To implement this procedure, you must use the Ops Manager API. See the Ops Manager API documentation for more information about the API.

Note: Ops Manager v2.3 supports NSX-T v2.2 and later.


To use the Ops Manager API, you must authenticate and retrieve a token from the Ops Manager User Account and Authentication (UAA) server. For instructions, see the Using Ops Manager API topic.

Update Load Balancer Server Pool Membership

  1. Create a VM extension for each of the jobs that will become members of the load balancer pools. Jobs can belong to multiple pools; for example, the router job may belong to pools for both the HTTP and HTTPS load balancers. Below is an example of the VM extension configuration for the Router job:

    "cloud_properties": {
    "nsxt": {
      "lb": {
        "server_pools": [
            "name": "PAS-GoRouter443ServerPool",
            "port": 443
            "name": "PAS-GoRouter80ServerPool",
            "port": 80
    "name": "http_https_lb"

  2. For each VM extension, use a curl command to stage it with the Ops Manager API, (where VM_EXTENSION_FILE_PATH is the path to the VM extension file, e.g. /tmp/router_ext.json):

    curl "https://OPS-MAN-FQDN/api/v0/staged/vm_extensions" \
    -X POST \
    -H "Authorization: Bearer UAA-ACCESS-TOKEN" \
    -H "Content-Type: application/json" \
  3. Retrieve a list of staged products:

    curl 'https://OPS-MAN-FQDN/api/v0/staged/products' \
    -H "Authorization: Bearer UAA-ACCESS-TOKEN"

    Record the GUID of the cf product.
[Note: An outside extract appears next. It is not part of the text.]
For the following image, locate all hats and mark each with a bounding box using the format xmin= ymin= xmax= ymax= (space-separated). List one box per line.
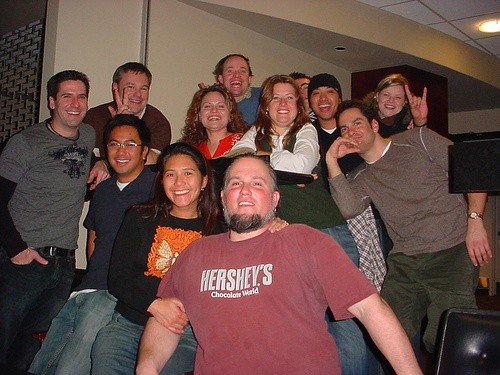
xmin=307 ymin=73 xmax=342 ymax=99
In the following example output, the GUID is cf-01222ab1111111aaa1a.

          "product_version" : "",
          "guid" : "p-bosh-dee11e111e1111ee1e1a",
          "installation_name" : "p-bosh",
          "type" : "p-bosh"
          "type" : "cf",
          "product_version" : "1.10.8-build.7",
          "installation_name" : "cf-01222ab1111111aaa1a",
          "guid" : "cf-01222ab1111111aaa1a"
  4. Retrieve a list of jobs for your product:

    curl 'https://OPS-MAN-FQDN/api/v0/staged/products/PRODUCT-GUID/jobs' \
    -H 'Authorization: Bearer UAA-ACCESS-TOKEN'

    Record the GUIDs of the jobs whose security groups you want to update. See the following example output:

    "jobs" : [
         "guid" : "router-9c37cf48ae7412f2afd1",
         "name" : "router"
         "name" : "tcp_router",
         "guid" : "tcp_router-6af18efdd18d198edee9"
         "name" : "diego_brain",
         "guid" : "diego_brain-b49b0b2aed247302c0e1"
  5. To update the load balancer server pool membership for your job, use the following command:

    curl "https://OPS-MAN-FQDN/api/v0/staged/products/PRODUCT-GUID/jobs/JOB-GUID/resource_config" \
      -X PUT
      -H "Content-Type: application/json" \
      -H "Authorization: Bearer UAA-ACCESS-TOKEN" \
      -d '{"instance_type": {"id": "INSTANCE-TYPE"},
          "instances": INSTANCE-COUNT,
          "additional_vm_extensions": ["VM-EXTENSION-NAME"]

    Replace the placeholder values as follows:

    • INSTANCE-TYPE: The instance type for the job. For the default instance type, use "automatic".
    • INSTANCE-COUNT: The number of instances for the job. The default number for each job is visible in the Resource Config section of the Ops Manager UI.
    • VM-EXTENSION-NAME: The name field of the VM Extension JSON config file written in step 1. In our example above, the name would be http_https_lb.

    WARNING: Do not use the resource config fields for nsx_lbs and nsx_security_groups; these fields only work on NSX-V. To configure load balancers on NSX-T, you must use the VM Extensions API.

  6. Navigate to OPS-MAN-FQDN in a browser and log in to the Ops Manager Installation Dashboard.

  7. Click Review Pending Changes, then Apply Changes to redeploy.